Exercise aim> Copy out exactly the lines from the one containing "In the snapshot" to the last line of the records below, both included, and leave out any pictures.

Data records>
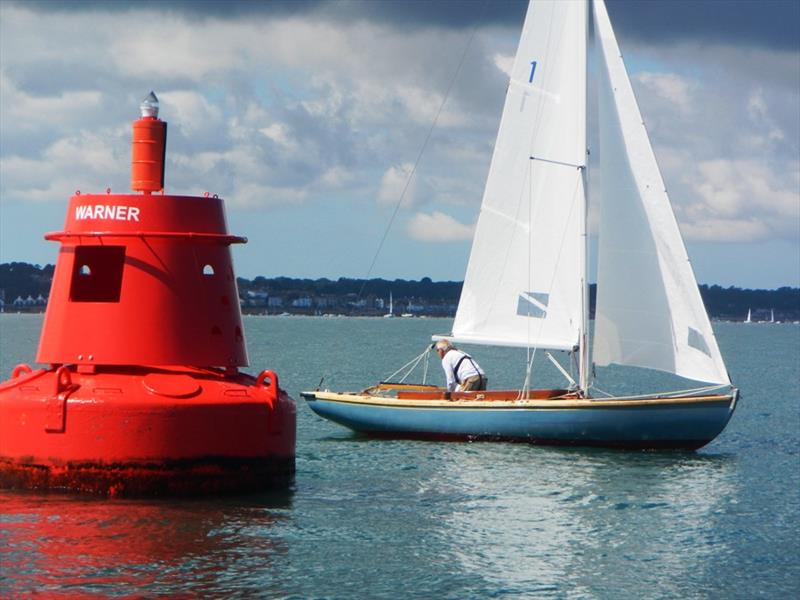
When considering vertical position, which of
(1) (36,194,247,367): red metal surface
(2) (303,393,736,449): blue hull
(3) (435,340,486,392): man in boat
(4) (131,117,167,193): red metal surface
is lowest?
(2) (303,393,736,449): blue hull

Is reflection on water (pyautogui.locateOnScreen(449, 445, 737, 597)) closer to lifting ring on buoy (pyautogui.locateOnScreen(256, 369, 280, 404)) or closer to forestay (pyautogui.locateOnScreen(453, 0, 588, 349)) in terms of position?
lifting ring on buoy (pyautogui.locateOnScreen(256, 369, 280, 404))

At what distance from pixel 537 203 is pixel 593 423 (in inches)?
243

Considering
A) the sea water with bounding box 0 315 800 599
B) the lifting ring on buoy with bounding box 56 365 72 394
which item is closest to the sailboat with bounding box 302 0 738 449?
the sea water with bounding box 0 315 800 599

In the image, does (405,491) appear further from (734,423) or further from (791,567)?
(734,423)

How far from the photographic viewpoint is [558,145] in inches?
1302

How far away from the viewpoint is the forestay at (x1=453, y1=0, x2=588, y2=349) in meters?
32.7

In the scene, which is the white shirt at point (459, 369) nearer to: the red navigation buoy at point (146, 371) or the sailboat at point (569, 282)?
the sailboat at point (569, 282)

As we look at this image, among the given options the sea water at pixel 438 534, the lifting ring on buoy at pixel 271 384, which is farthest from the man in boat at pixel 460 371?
the lifting ring on buoy at pixel 271 384

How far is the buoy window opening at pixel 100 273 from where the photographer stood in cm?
2067

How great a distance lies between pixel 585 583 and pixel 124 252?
827 cm

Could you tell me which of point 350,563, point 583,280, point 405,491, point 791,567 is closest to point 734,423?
point 583,280

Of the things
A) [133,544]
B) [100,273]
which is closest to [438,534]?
[133,544]

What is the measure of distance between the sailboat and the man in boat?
0.37m

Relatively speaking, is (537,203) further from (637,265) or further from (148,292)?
(148,292)
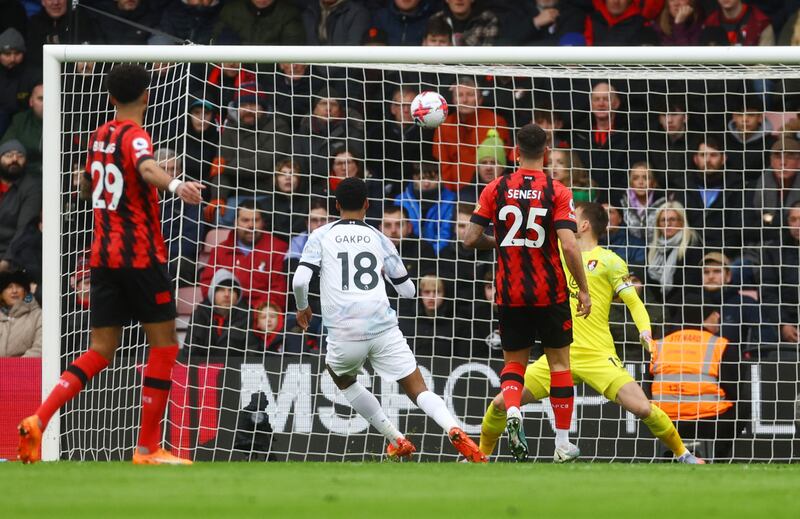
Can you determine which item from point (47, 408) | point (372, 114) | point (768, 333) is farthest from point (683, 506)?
point (372, 114)

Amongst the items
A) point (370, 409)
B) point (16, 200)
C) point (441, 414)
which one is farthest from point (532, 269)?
point (16, 200)

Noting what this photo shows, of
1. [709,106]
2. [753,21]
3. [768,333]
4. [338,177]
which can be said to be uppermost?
[753,21]

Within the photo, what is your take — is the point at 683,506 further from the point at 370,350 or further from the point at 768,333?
the point at 768,333

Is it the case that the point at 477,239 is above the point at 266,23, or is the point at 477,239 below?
below

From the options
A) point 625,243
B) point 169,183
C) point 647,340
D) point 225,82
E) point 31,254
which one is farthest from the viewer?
point 31,254

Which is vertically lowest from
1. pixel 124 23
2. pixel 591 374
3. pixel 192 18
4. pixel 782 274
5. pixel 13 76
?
pixel 591 374

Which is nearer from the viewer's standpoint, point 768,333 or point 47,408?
point 47,408

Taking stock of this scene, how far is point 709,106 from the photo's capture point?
13.0m

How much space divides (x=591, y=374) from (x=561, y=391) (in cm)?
99

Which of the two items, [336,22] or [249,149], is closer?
[249,149]

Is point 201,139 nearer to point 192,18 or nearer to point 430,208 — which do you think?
point 430,208

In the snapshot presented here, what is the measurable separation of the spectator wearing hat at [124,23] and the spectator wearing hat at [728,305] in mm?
6338

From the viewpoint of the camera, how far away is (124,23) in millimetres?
14211

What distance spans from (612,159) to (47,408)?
248 inches
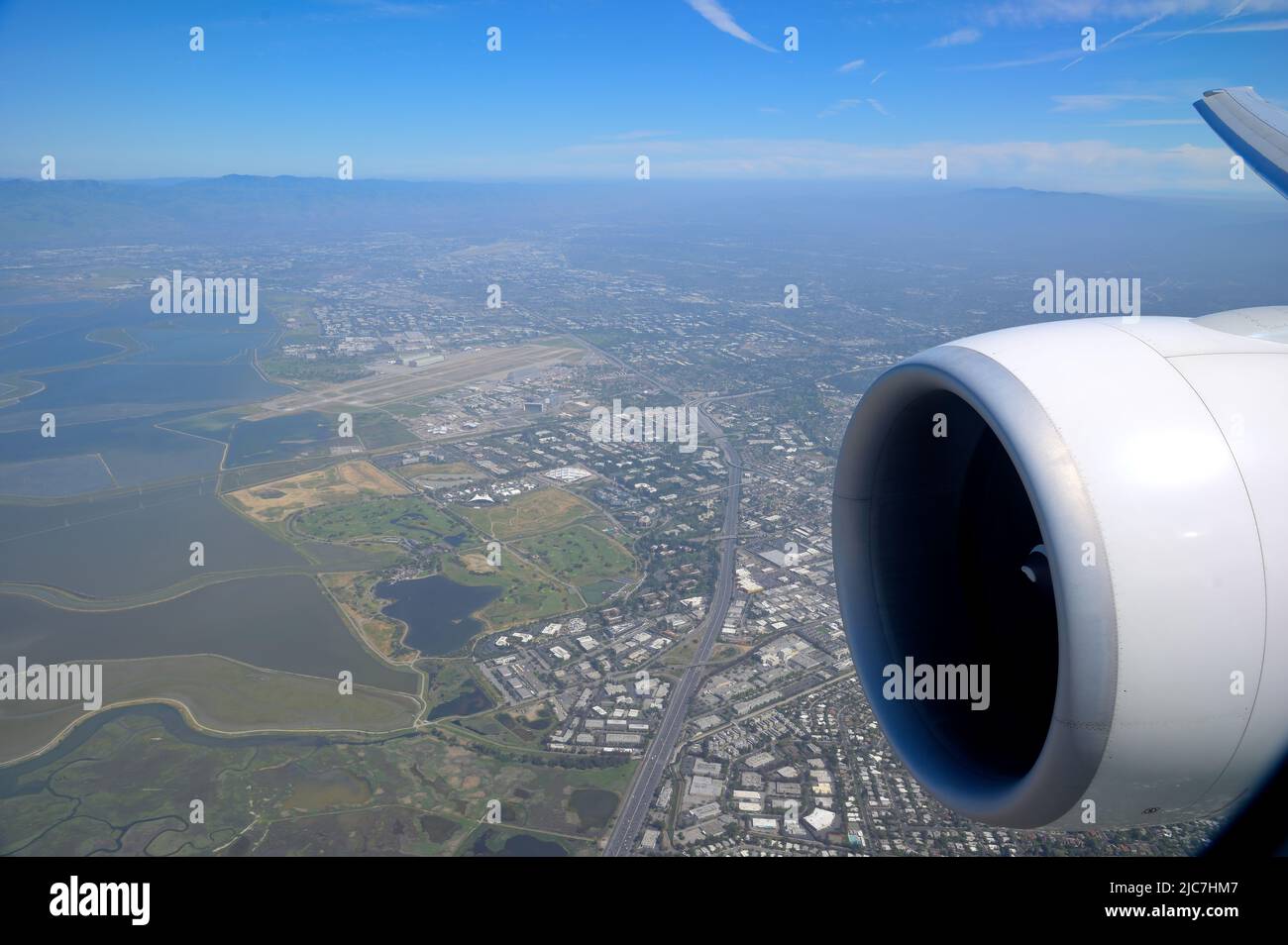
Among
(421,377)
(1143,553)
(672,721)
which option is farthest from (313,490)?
(1143,553)

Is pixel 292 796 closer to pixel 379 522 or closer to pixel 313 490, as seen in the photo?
pixel 379 522

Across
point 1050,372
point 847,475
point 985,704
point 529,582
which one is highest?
point 1050,372

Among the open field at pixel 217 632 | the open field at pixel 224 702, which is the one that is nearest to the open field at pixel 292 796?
the open field at pixel 224 702

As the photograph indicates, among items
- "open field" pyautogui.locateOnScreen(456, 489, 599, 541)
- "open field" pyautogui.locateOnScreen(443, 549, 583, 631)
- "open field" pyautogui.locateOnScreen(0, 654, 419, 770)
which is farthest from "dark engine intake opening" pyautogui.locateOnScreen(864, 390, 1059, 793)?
"open field" pyautogui.locateOnScreen(456, 489, 599, 541)

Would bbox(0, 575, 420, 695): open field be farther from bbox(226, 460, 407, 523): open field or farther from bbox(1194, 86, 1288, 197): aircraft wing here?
bbox(1194, 86, 1288, 197): aircraft wing

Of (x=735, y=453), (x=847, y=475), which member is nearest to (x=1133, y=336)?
(x=847, y=475)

Completed task>
In the snapshot presented here, what is the measurable separation of the spectator wearing hat at [124,23] and the spectator wearing hat at [728,305] in mm?
6338

From the viewpoint of the camera, how far away is (124,23) in millimetres?
14211

What distance spans from (612,159) to (47,408)?
248 inches
Among
(421,377)
(1143,553)
(672,721)
which option is farthest from (313,490)?
(1143,553)

Is pixel 292 796 closer to pixel 379 522 or closer to pixel 313 490, as seen in the photo?
pixel 379 522

Across
point 1050,372
point 847,475
point 985,704
point 529,582
which one is highest?
point 1050,372

Among the open field at pixel 217 632 | the open field at pixel 224 702, which is the one that is nearest to the open field at pixel 292 796?
the open field at pixel 224 702

As the photograph indicates, among items
- "open field" pyautogui.locateOnScreen(456, 489, 599, 541)
- "open field" pyautogui.locateOnScreen(443, 549, 583, 631)
- "open field" pyautogui.locateOnScreen(0, 654, 419, 770)
which is farthest from "dark engine intake opening" pyautogui.locateOnScreen(864, 390, 1059, 793)?
"open field" pyautogui.locateOnScreen(456, 489, 599, 541)

Would bbox(0, 575, 420, 695): open field be farther from bbox(226, 460, 407, 523): open field or farther from bbox(1194, 86, 1288, 197): aircraft wing here?
bbox(1194, 86, 1288, 197): aircraft wing

Of (x=735, y=453), (x=847, y=475), which member is nearest to (x=1133, y=336)?
(x=847, y=475)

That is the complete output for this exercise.